Quizá muchos hombres de nuestro tiempo tienen necesidad, sobre todo, de sentirse alentados en la esperanza que se funda en la revelación de la misericordia divina. Por esto he querido dedicar a tal tema fascinante y fundamental del cristianismo mi segunda Encíclica (1981), que presenta a Dios, con las palabras de San Pablo, precisamente como "Dives in misericordia" (Ef 2, 4). Deseo, espero y pido que el Año Santo sea una ocasión providencial para una evangelización y catequesis de la misericordia a nivel universal.

4. La entrada a través de la Puerta de la justicia y de la misericordia tiene también el significado de una nueva y más decisiva conversión nuestra, que se concreta en la práctica de la penitencia como virtud y como sacramento.

También la conversión es un don de misericordia, una gracia de Dios, un fruto de la redención realizada por Cristo, pero incluye y exige un acto de nuestra voluntad que libremente, bajo la acción del Espíritu Santo, acepta el don, responde al amor, entra de nuevo en el orden de la eterna ley y justicia, cede, pues, al atractivo de la divina misericordia.
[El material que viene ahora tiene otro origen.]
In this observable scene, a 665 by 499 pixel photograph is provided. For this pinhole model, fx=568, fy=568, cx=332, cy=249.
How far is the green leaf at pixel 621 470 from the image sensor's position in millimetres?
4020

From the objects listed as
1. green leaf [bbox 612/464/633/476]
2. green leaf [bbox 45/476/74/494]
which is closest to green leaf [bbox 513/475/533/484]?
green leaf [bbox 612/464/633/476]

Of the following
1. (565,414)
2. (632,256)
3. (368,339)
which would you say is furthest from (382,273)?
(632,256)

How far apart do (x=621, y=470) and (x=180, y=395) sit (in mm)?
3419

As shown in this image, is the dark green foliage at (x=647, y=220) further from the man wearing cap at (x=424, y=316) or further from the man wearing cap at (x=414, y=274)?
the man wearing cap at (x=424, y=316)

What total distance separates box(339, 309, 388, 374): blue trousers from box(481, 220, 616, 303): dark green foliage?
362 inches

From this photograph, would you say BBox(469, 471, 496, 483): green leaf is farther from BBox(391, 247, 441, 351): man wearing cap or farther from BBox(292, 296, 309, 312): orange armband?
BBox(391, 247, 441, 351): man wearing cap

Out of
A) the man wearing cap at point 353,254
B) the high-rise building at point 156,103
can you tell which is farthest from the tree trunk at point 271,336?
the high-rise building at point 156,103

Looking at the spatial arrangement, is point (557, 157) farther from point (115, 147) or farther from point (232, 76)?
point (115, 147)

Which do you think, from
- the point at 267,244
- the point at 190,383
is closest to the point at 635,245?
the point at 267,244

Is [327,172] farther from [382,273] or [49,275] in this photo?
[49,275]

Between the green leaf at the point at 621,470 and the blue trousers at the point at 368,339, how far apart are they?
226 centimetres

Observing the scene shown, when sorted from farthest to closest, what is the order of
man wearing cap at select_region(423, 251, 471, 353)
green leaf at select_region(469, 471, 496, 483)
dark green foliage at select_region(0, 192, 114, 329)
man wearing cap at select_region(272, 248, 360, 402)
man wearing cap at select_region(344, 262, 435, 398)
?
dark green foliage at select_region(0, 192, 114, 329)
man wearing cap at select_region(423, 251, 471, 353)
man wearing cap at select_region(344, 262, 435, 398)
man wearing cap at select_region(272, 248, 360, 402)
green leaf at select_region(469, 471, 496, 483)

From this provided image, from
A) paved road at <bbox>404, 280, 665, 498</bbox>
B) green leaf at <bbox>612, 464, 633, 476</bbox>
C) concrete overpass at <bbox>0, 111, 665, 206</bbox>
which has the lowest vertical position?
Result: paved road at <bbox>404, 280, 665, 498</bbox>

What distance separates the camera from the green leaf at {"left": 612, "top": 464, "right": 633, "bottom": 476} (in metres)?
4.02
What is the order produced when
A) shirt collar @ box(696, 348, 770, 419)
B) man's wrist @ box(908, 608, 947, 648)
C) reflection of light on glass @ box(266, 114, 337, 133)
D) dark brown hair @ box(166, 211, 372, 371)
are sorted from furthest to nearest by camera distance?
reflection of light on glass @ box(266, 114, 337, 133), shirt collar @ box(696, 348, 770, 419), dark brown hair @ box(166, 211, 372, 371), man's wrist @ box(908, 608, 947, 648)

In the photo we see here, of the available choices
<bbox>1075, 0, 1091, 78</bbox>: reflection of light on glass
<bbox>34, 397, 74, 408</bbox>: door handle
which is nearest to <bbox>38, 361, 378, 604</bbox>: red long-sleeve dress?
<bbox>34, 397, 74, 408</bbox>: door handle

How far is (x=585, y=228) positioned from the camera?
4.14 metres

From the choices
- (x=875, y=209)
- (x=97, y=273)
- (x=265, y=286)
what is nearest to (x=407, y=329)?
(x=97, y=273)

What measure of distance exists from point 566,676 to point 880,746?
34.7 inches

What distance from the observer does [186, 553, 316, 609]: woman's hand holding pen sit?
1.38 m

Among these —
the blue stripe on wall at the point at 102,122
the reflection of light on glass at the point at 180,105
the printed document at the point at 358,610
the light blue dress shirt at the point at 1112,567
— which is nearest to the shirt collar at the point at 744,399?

El año 1983 será verdaderamente Santo para aquellos que en él se dejarán reconciliar con Dios (cf. 2 Cor 5, 20), arrepintiéndose y haciendo penitencia; para los que aquí en Roma, o en cualquier lugar, incluso en los más aislados yermos donde ha llegado el mensaje de la cruz, ganarán el Jubileo, y por lo tanto tomarán el camino del altar para profesar su fe e invocar al Padre celestial, pero también el del confesionario, para declararse pecadores y pedir humildemente perdón a Dios, renovando así la propia conciencia en la Sangre de Cristo (cf. Heb 9, 14).

En ellos se realizará así la obra de la divina misericordia, que les hará partícipes de la justicia de Cristo, de quien se deriva todo nuestro bien, toda nuestra posibilidad de esperanza y de salvación.